Consumers are turning back to traditional notebooks after tablet sales declined in Q3, according to Context data.
While much of the consumer personal systems growth last year and in the first half of 2014 had been driven by tablets, the third quarter of 2014 saw 'a clear shift in consumer demand back to traditional notebooks'.
Consumer-targeted clamshell laptop sales in UK distribution increased by 20.3 per cent versus one year ago, while tablet sales declined, says analyst Context.
"There were a number of reasons for this," said the company in a statement sent to PCR.

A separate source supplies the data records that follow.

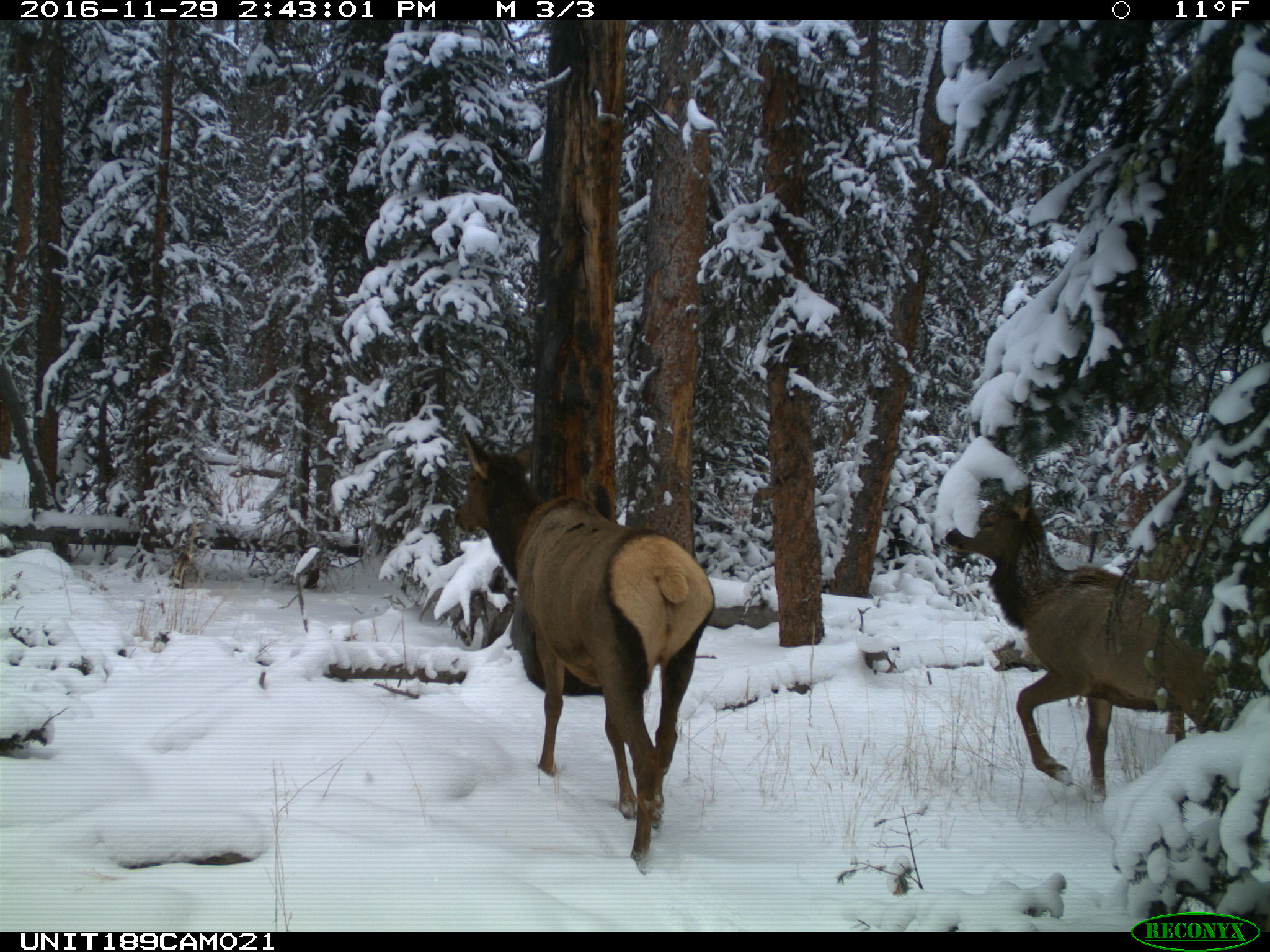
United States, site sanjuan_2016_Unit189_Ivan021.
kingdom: Animalia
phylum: Chordata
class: Mammalia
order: Artiodactyla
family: Cervidae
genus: Cervus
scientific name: Cervus elaphus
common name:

"Tablet demand on the one hand was impacted by increasing saturation levels and longer-than-expected product life cycles, and notebook demand on the other hand benefited from home users' need to replace ageing home systems and migrate from Windows XP.
"Arguably the strongest reason however was the launch by a number of vendors, of a range of low-end budget clamshell notebook systems in time for the back-to-school season."
Benefiting from the Microsoft Windows with Bing initiative and low-end Windows 8.1 offers, sub-£200 sales made up 35.1 per cent of sales in the segment versus 15.2 per cent last year.
Average distributor sell pricing went down accordingly, from £300 last year to £285 in Q3 2014.
"Low-end notebook offers boosted at least partly by the Windows with Bing initiative are expected to continue to drive consumer PC sales in the run up to Christmas," predicts Context.